--- start ---

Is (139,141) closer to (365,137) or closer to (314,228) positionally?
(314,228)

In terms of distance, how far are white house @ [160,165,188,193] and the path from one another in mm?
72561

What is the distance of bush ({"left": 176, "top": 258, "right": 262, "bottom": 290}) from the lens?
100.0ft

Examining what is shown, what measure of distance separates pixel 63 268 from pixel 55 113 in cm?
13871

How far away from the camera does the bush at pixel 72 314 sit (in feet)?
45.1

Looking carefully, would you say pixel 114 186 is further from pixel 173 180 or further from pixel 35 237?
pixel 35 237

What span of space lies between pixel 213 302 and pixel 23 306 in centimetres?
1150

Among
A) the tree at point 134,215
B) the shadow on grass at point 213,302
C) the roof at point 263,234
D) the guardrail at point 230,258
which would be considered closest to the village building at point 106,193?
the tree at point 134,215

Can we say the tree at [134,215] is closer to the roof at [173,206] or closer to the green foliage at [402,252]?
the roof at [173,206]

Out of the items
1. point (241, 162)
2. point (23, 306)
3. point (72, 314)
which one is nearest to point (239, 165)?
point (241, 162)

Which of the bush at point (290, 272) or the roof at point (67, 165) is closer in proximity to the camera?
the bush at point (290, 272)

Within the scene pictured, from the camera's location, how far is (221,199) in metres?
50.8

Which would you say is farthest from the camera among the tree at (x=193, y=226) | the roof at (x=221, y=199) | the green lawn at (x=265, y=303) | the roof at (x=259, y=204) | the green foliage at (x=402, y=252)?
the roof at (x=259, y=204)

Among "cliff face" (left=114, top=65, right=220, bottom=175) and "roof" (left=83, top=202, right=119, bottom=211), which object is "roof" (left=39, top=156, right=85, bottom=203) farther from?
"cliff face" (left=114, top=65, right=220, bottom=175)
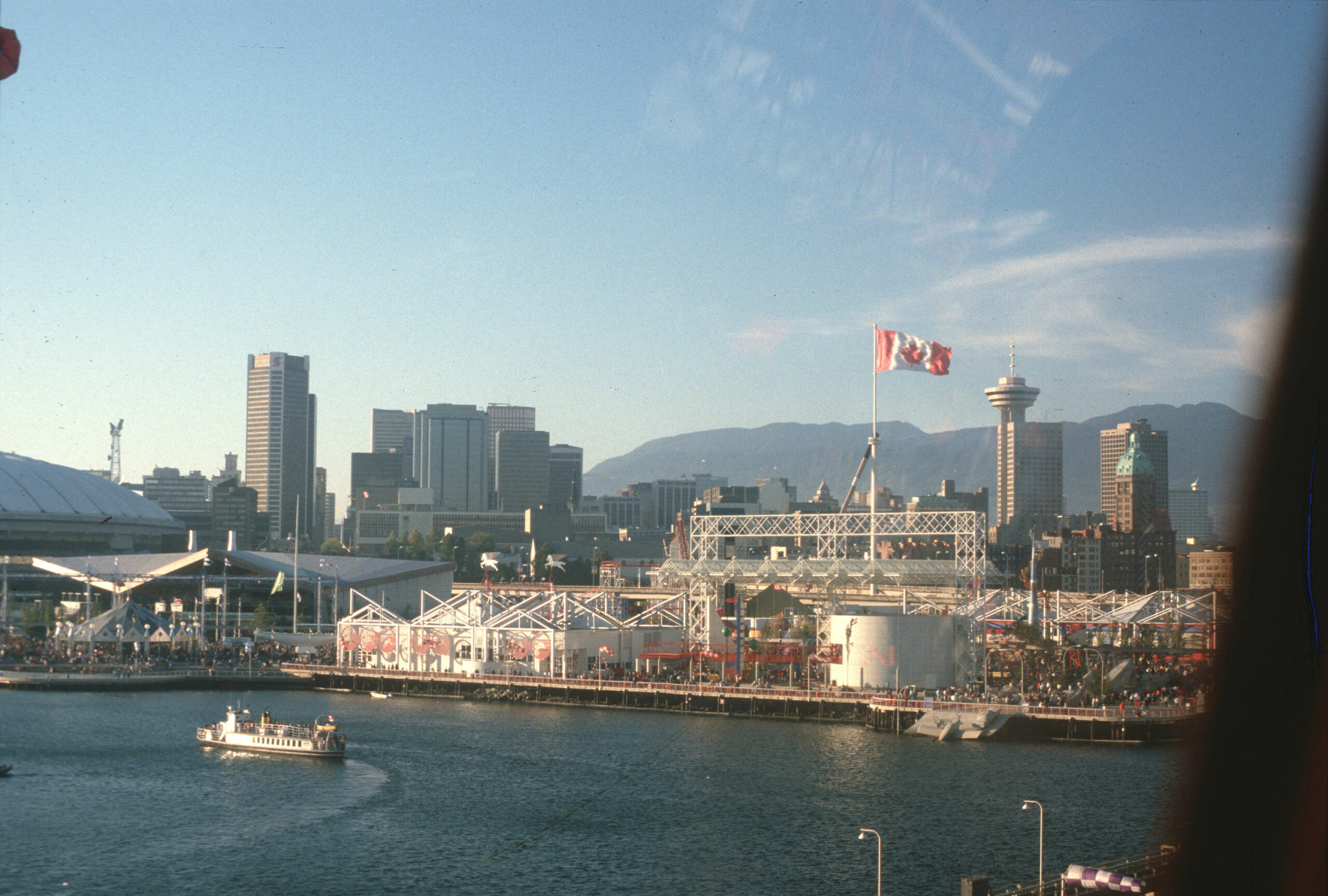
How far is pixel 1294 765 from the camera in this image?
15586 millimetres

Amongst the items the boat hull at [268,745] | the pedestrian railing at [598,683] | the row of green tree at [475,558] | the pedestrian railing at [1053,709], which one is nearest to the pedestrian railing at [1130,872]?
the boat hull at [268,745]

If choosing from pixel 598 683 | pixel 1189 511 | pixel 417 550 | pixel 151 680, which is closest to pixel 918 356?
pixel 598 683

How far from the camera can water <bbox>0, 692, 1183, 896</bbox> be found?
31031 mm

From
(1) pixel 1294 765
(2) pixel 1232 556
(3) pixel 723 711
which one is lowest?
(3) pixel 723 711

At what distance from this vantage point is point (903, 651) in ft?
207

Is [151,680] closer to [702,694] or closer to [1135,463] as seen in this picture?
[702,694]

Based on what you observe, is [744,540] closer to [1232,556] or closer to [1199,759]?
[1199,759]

--- end ---

WHAT TO DO
Rewrite all the entries above, answers included, with "pedestrian railing" swapped for "walkway railing" everywhere it appears and nothing else changed. Leave out the pictures.

TASK RESULT
Is (139,141) closer to (365,137) or closer to (314,228) positionally?
(314,228)

In terms of distance, how far are white house @ [160,165,188,193] and the path from one another in mm?
72561

What is the distance of bush ({"left": 176, "top": 258, "right": 262, "bottom": 290}) from the lens?
100.0ft

Examining what is shown, what measure of distance separates pixel 63 268 from pixel 55 113 in cm?
13871

How far away from the camera does the bush at pixel 72 314 sit (in feet)?
45.1

Looking carefully, would you say pixel 114 186 is further from pixel 173 180 or further from pixel 35 237?
pixel 35 237

What span of space lies between pixel 213 302 and pixel 23 306 in centimetres?
1150

Among
A) the tree at point 134,215
B) the shadow on grass at point 213,302
C) the roof at point 263,234
D) the guardrail at point 230,258
which would be considered closest to the village building at point 106,193?
the tree at point 134,215

Can we say the tree at [134,215] is closer to the roof at [173,206] or closer to the green foliage at [402,252]?
the roof at [173,206]

Out of the items
1. point (241, 162)
2. point (23, 306)
3. point (72, 314)
which one is nearest to point (239, 165)?
point (241, 162)

Which of the bush at point (290, 272) or the roof at point (67, 165) is closer in proximity to the camera?
the bush at point (290, 272)

Within the scene pictured, from the camera's location, how far is (221,199) in metres?
50.8

Which would you say is farthest from the camera among the tree at (x=193, y=226) | the roof at (x=221, y=199) | the green lawn at (x=265, y=303) | the roof at (x=259, y=204) | the green foliage at (x=402, y=252)?
the roof at (x=259, y=204)

Among "cliff face" (left=114, top=65, right=220, bottom=175) and "roof" (left=83, top=202, right=119, bottom=211), which object is "roof" (left=39, top=156, right=85, bottom=203) farther from?
"cliff face" (left=114, top=65, right=220, bottom=175)
How far is pixel 1294 765 from the camera in this image?
15586 millimetres

Amongst the items the boat hull at [268,745] | the walkway railing at [598,683] | the row of green tree at [475,558] | the walkway railing at [1053,709], which one is nearest to the walkway railing at [1130,872]?
the boat hull at [268,745]

If choosing from pixel 598 683 | pixel 1189 511 | pixel 417 550 | pixel 151 680, which is closest to pixel 918 356?
pixel 598 683

How far from the camera can water <bbox>0, 692, 1183, 896</bbox> be found?
31031 mm

From
(1) pixel 1294 765
(2) pixel 1232 556
(3) pixel 723 711
which one is lowest?
(3) pixel 723 711

At what distance from this vantage point is point (903, 651) in ft?
207

Is [151,680] closer to [702,694] or closer to [1135,463] as seen in this picture?
[702,694]

Based on what you observe, is [744,540] closer to [1232,556] or closer to [1199,759]?
[1199,759]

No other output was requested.